Après « Egg and Stone », Huang Ji avait annoncé deux autres
films qui formeraient une « trilogie de la condition
féminine en milieu rural » (“农村女性三部曲”).
Le deuxième est sorti en 2017 : c’est « The Foolish Bird »
(《笨鸟》)
qui a été présenté à la 67ème Berlinale et au 11ème
festival FIRST de Xining. Il a été couronné du prix spécial
du jury à la Berlinale, dans la section « New Generation ».
The Foolish Bird
L’histoire est celle d’une jeune lycéenne de 16 ans, Lin Sen
(林森),
qui prépare l’examen d’entrée à l’université, mais dont la
mère veut qu’elle passe l’examen pour entrer dans la police.
Son amie Meizi (梅子),
une enfant adoptée, ne veut pas s’occuper de son frère qui a
une maladie mentale. Les deux adolescentes se réfugient
souvent ensemble dans des cafés internet. Pendant ce temps,
une élève dans la classe de Meizi est violée et tuée. Le
téléphone portable de Meizi ayant été confisqué par sa mère
adoptive, Lin Sen en subtilise un pour le remplacer.
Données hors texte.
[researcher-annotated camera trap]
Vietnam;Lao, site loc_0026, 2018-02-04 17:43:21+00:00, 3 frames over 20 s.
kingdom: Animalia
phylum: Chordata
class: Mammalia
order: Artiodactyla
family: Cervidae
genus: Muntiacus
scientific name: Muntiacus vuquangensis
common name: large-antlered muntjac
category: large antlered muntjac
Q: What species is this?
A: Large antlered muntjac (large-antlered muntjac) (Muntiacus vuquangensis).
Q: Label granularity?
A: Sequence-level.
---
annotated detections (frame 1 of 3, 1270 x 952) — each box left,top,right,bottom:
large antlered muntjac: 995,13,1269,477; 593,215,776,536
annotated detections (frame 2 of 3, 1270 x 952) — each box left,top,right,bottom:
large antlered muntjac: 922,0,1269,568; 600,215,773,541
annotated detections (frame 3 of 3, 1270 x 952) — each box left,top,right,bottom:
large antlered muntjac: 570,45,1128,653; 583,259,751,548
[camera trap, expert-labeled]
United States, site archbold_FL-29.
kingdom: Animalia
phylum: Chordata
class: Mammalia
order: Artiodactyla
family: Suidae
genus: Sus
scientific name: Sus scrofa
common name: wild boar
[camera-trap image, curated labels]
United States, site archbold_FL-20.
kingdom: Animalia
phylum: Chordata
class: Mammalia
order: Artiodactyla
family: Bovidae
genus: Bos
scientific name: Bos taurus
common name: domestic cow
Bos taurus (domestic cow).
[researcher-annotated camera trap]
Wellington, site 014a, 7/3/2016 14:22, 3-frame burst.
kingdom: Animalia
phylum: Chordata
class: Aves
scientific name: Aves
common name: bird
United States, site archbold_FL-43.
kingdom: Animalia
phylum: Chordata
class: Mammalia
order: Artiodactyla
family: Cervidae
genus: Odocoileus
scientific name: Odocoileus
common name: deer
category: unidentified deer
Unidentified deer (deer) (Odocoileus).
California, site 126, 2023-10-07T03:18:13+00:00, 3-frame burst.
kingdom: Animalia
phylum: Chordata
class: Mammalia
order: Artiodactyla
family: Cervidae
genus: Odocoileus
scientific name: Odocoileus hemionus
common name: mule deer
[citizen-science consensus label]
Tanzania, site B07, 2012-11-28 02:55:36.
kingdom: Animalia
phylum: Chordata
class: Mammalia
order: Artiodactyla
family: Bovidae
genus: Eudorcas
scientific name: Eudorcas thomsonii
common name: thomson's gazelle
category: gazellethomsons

Elles
continuent à en voler… mais Meizi disparaît, Lin Sen
continue seule, de plus en plus perturbée…
The Foolish Bird, trailer
3. La
trilogie est complétée en 2021 avec « Stonewalling »
(《石门》)
sorti en première mondiale à Hong Kong en mars 2021, et
présenté au festival de New York fin octobre 2022. Le film
est sur le thème des mères porteuses et du don de sperme
dont on commence en Chine à voir se profiler un véritable
marché noir
[1].
Dans ce film, la jeune Lin Sen a maintenant vingt ans. Elle
étudie l’anglais et se prépare à devenir hôtesse. Dans sa
ville natale, sa mère gère une petite clinique gynécologique
privée, mais se retrouve dans une situation financière
difficile en raison d’une erreur médicale qui a entraîné une
fausse couche chez l’une de ses patientes. Cherchant à aider
sa mère à payer les indemnités, Lin Sen découvre qu’elle est
enceinte, et saute sur l’occasion : elle propose au couple
d’accoucher sous un pseudonyme et de leur offrir son bébé en
compensation. Mais alors qu’elle est sur le point
d’accoucher, avant les fêtes du Nouvel An, l’épidémie
éclate, elle se retrouve confinée chez elle…
Stonewalling
Le
film est dans le style du documentaire indépendant : il est
filmé dans la clinique des parents de Huang Ji qui
interprètent les parents de Lin Sen. Le film a été terminé
en dix mois, c’est-à-dire en gros la durée de la grossesse,
la durée étant adaptée à l’expérience authentique de
l’actrice principale, Yao Yonghui (姚红贵),
celle qui jouait déjà dans les deux films précédents. Le
film est né d’une réflexion personnelle de la réalisatrice
complétée par des interviews d’étudiantes. C’est un tableau
de la vie dans la Chine d’aujourd’hui où se croisent les
questions de classe et de genre.
« Stonewalling » n’est pas passé par la censure bien
qu’entièrement filmé en Chine. Le financement provient de
festivals internationaux de cinéma (le fonds Hubert Bals du
festival de Rotterdam et le Asia Financing Forum du festival
de Hong Kong). De toute façon, il n’y a eu aucune sortie
nationale en Chine entre le 3 et le 24 octobre, et seulement
huit sorties nationales sont annoncées pour novembre et
décembre. Un mur, c’est bien ce qu’affrontent les
réalisateurs chinois qui tentent de soumettre leurs films à
la censure en ce moment. La stratégie de Huang Ji semble
être payante dans le climat actuel.
[1]
Marché sulfureux qu’a dépeint
Sheng Keyi (盛可以)
avec humour et poésie dans son récit prémonitoire
intitulé « Un
Paradis » (《福地》),
initialement publié dans la revue Shouhuo en
mars 2016.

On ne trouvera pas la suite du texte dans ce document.